Begin GIVEN PASSAGE

Just popping in here to say I found a few that were only reading about 7ft-lb on my torque adapter. Tightened everything down (new plugs are on my eventual list of to-dos) and fired it up after having sat over 24 hours and guess what -

NO TICKING SOUND ANYMORE

I do have a few coils that have the plastic split down the middle so I probably need new coils and plugs in the not so distant future. Based on service history they may be original.
 
Just did a spark plug change and coil boot replacement on my 06. PO had no record of the change so it moved to the top of the list after reading this thread.

Overall, my plugs were nice and snug except for Cyl 4. I pulled the coil and it was noticeably dirtier than the other ones and appeared to have seen some heat. Not to my surprise, the plug came out without using a wrench.

The rest of the replacement went smoothly, new Denso plugs torqued to 18 lb-ft and coil boots replaced. The slight tick I had (or at least thought I had) heard is gone. It's never a bad idea to just check the torque/condition of the coils!
 
Friends…Following up to earlier posts… I tried installing the time-sert..it has not gone well so far.

While tapping, the cutting portion of the step tap bottomed out of the threads in my zeal to ensure I was sufficiently below the seat, and I have not been able to pull it back out yet. Luckily the top of the tap extends out, so I don't believe the bottom of the tap is touching anything below.

I ordered a few long needle nose pliers, but they turned out to be too large to adeptly grasp the top of the tap and pull upward and back into the threads for extraction (and eventually, seat cutting and insert insertion).. I am waiting on a few new pliers that I hope will work. Fingers crossed.

Will welcome ANY AND ALL suggestions!

(I took the task on myself to get more hands-on with my vehicles.. not regretting it completely but… yeeesh).
 
Friends…Following up to earlier posts… I tried installing the time-sert..it has not gone well so far.

While tapping, the cutting portion of the step tap bottomed out of the threads in my zeal to ensure I was sufficiently below the seat, and I have not been able to pull it back out yet. Luckily the top of the tap extends out, so I don't believe the bottom of the tap is touching anything below.

End GIVEN PASSAGE
Begin RECORDED DATA

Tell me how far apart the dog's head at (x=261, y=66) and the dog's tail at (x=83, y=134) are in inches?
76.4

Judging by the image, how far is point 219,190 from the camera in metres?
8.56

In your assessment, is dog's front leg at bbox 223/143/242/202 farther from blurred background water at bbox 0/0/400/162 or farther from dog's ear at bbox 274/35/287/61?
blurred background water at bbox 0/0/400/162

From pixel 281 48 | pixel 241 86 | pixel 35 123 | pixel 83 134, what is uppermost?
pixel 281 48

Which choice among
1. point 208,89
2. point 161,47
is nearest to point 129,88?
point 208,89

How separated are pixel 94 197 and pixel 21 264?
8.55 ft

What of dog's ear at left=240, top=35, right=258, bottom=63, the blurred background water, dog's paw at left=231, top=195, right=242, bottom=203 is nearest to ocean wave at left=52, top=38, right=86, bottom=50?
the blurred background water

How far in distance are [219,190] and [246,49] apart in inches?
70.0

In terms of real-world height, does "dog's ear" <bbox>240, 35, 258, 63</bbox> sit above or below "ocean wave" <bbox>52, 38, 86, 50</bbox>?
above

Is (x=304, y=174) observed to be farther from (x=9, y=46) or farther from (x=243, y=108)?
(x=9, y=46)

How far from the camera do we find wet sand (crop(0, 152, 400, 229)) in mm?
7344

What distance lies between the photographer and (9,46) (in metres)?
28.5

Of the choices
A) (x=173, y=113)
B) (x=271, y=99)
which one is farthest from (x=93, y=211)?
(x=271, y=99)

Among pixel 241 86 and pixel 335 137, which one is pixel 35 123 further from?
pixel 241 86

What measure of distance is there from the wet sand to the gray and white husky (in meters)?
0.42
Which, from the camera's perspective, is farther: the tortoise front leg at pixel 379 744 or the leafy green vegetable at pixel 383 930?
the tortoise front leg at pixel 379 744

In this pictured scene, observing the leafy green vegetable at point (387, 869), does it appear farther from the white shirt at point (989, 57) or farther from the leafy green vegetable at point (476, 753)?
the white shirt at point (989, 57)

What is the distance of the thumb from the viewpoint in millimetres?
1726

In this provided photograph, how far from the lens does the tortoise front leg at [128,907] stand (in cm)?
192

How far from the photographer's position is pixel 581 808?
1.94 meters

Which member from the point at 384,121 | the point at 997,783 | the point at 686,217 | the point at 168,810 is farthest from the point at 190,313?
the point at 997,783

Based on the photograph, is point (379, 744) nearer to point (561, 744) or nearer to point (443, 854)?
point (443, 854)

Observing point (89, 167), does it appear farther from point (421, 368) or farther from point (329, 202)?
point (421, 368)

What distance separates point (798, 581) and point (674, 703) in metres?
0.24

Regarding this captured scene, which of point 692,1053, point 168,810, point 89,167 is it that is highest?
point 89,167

End RECORDED DATA
Begin RECORDED DATA

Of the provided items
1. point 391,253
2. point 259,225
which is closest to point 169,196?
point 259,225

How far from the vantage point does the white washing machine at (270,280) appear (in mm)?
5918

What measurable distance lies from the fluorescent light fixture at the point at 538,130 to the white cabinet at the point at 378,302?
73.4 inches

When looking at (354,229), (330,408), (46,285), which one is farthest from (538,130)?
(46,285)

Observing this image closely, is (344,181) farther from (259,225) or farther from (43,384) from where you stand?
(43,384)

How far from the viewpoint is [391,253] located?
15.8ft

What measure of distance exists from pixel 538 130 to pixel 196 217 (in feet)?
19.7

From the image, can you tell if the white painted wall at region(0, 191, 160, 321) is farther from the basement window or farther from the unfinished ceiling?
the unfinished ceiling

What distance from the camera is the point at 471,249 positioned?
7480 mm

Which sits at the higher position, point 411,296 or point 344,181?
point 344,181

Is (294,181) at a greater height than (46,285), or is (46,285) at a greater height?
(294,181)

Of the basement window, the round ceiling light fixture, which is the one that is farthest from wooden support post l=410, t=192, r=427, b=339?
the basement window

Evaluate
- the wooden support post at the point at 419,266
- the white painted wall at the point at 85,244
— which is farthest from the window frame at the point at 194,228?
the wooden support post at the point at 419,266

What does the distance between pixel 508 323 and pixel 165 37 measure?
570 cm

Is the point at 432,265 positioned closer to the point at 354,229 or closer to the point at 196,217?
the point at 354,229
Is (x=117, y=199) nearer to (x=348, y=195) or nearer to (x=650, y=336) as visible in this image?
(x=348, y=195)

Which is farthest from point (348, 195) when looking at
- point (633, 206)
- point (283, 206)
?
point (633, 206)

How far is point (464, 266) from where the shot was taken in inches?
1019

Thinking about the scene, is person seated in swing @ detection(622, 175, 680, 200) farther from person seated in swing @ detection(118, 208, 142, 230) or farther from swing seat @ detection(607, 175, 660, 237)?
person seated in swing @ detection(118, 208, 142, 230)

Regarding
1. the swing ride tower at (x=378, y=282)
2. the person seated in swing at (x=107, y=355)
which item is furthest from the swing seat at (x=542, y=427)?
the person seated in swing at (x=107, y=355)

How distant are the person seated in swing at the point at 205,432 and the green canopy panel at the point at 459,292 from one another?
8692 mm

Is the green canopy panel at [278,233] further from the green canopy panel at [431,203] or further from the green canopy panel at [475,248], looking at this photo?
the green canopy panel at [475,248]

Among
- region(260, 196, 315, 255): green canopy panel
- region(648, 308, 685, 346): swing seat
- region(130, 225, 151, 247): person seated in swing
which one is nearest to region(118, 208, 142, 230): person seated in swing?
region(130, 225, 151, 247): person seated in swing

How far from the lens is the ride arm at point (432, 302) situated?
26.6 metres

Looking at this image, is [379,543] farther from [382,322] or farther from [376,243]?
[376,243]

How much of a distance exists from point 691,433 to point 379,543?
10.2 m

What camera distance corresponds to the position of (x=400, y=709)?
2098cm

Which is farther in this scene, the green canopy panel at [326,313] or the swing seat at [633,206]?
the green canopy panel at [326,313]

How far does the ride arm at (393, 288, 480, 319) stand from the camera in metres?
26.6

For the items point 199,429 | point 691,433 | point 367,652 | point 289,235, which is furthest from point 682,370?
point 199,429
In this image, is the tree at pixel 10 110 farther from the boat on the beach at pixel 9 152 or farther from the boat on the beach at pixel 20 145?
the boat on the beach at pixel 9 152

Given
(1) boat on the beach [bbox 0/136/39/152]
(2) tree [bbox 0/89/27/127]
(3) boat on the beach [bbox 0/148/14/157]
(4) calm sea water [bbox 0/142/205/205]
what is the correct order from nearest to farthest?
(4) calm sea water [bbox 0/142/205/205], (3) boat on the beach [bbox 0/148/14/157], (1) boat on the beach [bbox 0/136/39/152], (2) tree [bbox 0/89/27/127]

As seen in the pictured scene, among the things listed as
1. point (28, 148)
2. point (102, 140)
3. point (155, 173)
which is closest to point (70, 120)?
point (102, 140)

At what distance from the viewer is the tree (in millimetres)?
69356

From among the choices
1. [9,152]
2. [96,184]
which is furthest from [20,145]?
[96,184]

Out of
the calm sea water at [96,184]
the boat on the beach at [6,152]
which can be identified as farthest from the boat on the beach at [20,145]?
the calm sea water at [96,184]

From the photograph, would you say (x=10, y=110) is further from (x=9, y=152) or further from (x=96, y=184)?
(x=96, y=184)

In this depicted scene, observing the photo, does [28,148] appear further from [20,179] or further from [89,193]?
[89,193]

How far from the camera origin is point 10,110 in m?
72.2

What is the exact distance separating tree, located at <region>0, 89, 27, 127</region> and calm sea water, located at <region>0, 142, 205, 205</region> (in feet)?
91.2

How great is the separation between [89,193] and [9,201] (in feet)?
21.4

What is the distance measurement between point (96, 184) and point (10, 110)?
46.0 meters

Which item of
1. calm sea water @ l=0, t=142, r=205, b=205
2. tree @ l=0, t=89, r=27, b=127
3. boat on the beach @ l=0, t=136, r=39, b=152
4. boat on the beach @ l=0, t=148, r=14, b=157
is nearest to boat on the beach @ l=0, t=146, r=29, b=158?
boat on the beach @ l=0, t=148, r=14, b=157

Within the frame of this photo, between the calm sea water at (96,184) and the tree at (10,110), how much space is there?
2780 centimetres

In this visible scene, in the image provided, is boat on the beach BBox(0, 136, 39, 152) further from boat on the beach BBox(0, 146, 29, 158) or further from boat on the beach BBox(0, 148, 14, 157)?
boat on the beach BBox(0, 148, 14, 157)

End RECORDED DATA

TASKS FOR THIS EXERCISE:
[1] Extract the passage of the spark plug discussion between "I ordered a" and "completely but… yeeesh).", inclusive.
[2] Extend the spark plug discussion, writing onward from its final sentence.
The items are separate material with no connection to the spark plug discussion.

RESULTS OF THE EXERCISE:
[1]
I ordered a few long needle nose pliers, but they turned out to be too large to adeptly grasp the top of the tap and pull upward and back into the threads for extraction (and eventually, seat cutting and insert insertion).. I am waiting on a few new pliers that I hope will work. Fingers crossed.

Will welcome ANY AND ALL suggestions!

(I took the task on myself to get more hands-on with my vehicles.. not regretting it completely but… yeeesh).

[2]
I ordered a few long needle nose pliers, but they turned out to be too large to adeptly grasp the top of the tap and pull upward and back into the threads for extraction (and eventually, seat cutting and insert insertion).. I am waiting on a few new pliers that I hope will work. Fingers crossed.

Will welcome ANY AND ALL suggestions!

(I took the task on myself to get more hands-on with my vehicles.. not regretting it completely but… yeeesh).
Not sure how hard it is to remove but I'd imagine it is. Maybe look into some hemostatic forceps to really get in there? Hope you get everything squared away without too much heartache!
 
Friends…Following up to earlier posts… I tried installing the time-sert..it has not gone well so far.

While tapping, the cutting portion of the step tap bottomed out of the threads in my zeal to ensure I was sufficiently below the seat, and I have not been able to pull it back out yet. Luckily the top of the tap extends out, so I don't believe the bottom of the tap is touching anything below.

I ordered a few long needle nose pliers, but they turned out to be too large to adeptly grasp the top of the tap and pull upward and back into the threads for extraction (and eventually, seat cutting and insert insertion).. I am waiting on a few new pliers that I hope will work. Fingers crossed.

Will welcome ANY AND ALL suggestions!

(I took the task on myself to get more hands-on with my vehicles.. not regretting it completely but… yeeesh).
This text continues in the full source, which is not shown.